= Written exercise =
Locate each line in the data below that contains the string "xmlns" and copy those lines.

= Extracted material =
• • • • • • •

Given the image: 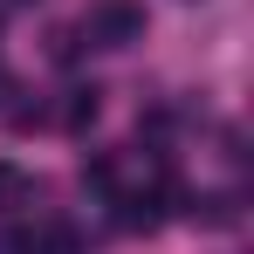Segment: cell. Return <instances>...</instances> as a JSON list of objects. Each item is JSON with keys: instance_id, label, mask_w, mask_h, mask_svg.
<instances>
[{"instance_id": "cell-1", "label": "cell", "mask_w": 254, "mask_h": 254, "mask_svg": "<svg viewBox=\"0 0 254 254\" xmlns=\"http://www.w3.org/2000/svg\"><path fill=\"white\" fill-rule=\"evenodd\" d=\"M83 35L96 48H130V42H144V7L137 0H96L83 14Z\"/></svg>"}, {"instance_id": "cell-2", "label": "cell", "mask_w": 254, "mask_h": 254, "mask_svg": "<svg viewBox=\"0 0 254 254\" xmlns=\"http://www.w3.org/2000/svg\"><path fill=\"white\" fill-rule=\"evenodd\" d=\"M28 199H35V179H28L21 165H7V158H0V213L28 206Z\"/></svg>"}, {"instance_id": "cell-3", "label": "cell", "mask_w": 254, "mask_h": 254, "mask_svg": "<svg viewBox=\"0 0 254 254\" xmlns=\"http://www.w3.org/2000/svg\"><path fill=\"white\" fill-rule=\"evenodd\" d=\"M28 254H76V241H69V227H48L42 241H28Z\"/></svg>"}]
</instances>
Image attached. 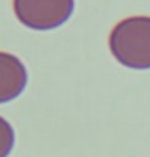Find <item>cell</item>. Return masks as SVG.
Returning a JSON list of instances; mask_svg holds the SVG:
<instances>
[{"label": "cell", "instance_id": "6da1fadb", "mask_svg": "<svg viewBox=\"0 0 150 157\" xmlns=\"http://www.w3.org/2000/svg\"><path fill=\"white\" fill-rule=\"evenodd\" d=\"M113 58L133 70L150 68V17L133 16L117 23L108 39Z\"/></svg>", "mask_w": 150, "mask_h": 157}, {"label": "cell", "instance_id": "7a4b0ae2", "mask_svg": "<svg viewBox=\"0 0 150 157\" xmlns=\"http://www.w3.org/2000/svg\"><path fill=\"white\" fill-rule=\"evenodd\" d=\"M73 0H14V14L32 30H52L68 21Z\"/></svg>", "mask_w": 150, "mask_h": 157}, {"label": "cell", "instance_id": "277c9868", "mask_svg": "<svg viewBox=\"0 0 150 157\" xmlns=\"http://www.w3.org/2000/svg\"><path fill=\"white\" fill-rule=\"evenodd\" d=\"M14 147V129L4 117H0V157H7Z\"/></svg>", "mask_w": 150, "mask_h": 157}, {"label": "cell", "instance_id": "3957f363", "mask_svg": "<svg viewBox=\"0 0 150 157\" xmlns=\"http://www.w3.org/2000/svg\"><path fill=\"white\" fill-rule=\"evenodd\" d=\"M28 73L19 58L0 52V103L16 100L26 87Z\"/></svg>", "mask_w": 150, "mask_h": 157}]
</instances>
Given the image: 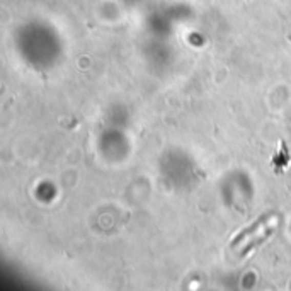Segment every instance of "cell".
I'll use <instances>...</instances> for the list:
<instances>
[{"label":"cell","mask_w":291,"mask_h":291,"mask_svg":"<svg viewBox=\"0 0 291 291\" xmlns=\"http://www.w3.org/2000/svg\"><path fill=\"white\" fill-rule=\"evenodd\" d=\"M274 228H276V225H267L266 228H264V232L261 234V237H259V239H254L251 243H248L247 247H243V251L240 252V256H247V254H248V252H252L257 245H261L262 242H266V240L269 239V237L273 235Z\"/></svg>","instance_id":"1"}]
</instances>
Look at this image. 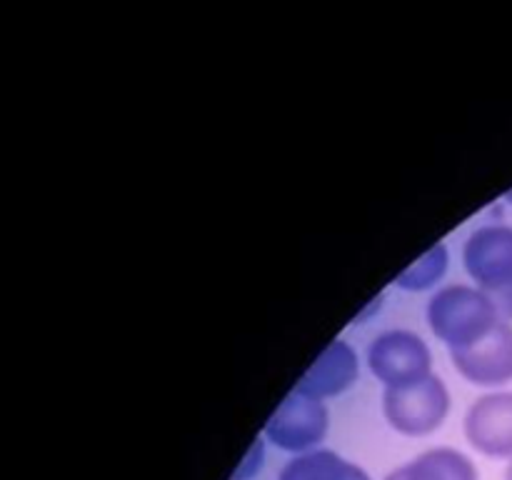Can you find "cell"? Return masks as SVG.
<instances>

• • • • • • •

= Result =
[{"instance_id": "cell-1", "label": "cell", "mask_w": 254, "mask_h": 254, "mask_svg": "<svg viewBox=\"0 0 254 254\" xmlns=\"http://www.w3.org/2000/svg\"><path fill=\"white\" fill-rule=\"evenodd\" d=\"M83 35L96 48H130V42H144V7L137 0H96L83 14Z\"/></svg>"}, {"instance_id": "cell-2", "label": "cell", "mask_w": 254, "mask_h": 254, "mask_svg": "<svg viewBox=\"0 0 254 254\" xmlns=\"http://www.w3.org/2000/svg\"><path fill=\"white\" fill-rule=\"evenodd\" d=\"M28 199H35V179H28L21 165H7V158H0V213L28 206Z\"/></svg>"}, {"instance_id": "cell-3", "label": "cell", "mask_w": 254, "mask_h": 254, "mask_svg": "<svg viewBox=\"0 0 254 254\" xmlns=\"http://www.w3.org/2000/svg\"><path fill=\"white\" fill-rule=\"evenodd\" d=\"M28 254H76V241H69V227H48L42 241H28Z\"/></svg>"}]
[{"label": "cell", "instance_id": "6da1fadb", "mask_svg": "<svg viewBox=\"0 0 150 157\" xmlns=\"http://www.w3.org/2000/svg\"><path fill=\"white\" fill-rule=\"evenodd\" d=\"M113 58L133 70L150 68V17L133 16L117 23L108 39Z\"/></svg>", "mask_w": 150, "mask_h": 157}, {"label": "cell", "instance_id": "7a4b0ae2", "mask_svg": "<svg viewBox=\"0 0 150 157\" xmlns=\"http://www.w3.org/2000/svg\"><path fill=\"white\" fill-rule=\"evenodd\" d=\"M73 0H14V14L32 30H52L68 21Z\"/></svg>", "mask_w": 150, "mask_h": 157}, {"label": "cell", "instance_id": "277c9868", "mask_svg": "<svg viewBox=\"0 0 150 157\" xmlns=\"http://www.w3.org/2000/svg\"><path fill=\"white\" fill-rule=\"evenodd\" d=\"M14 147V129L4 117H0V157H7Z\"/></svg>", "mask_w": 150, "mask_h": 157}, {"label": "cell", "instance_id": "3957f363", "mask_svg": "<svg viewBox=\"0 0 150 157\" xmlns=\"http://www.w3.org/2000/svg\"><path fill=\"white\" fill-rule=\"evenodd\" d=\"M28 73L19 58L0 52V103L16 100L26 87Z\"/></svg>", "mask_w": 150, "mask_h": 157}]
[{"label":"cell","mask_w":291,"mask_h":291,"mask_svg":"<svg viewBox=\"0 0 291 291\" xmlns=\"http://www.w3.org/2000/svg\"><path fill=\"white\" fill-rule=\"evenodd\" d=\"M274 228H276V225H267L266 228H264V232L261 234V237H259V239H254L251 243H248L247 247H243V251L240 252V256H247V254H248V252H252L257 245H261L262 242H266V240L269 239V237L273 235Z\"/></svg>","instance_id":"1"}]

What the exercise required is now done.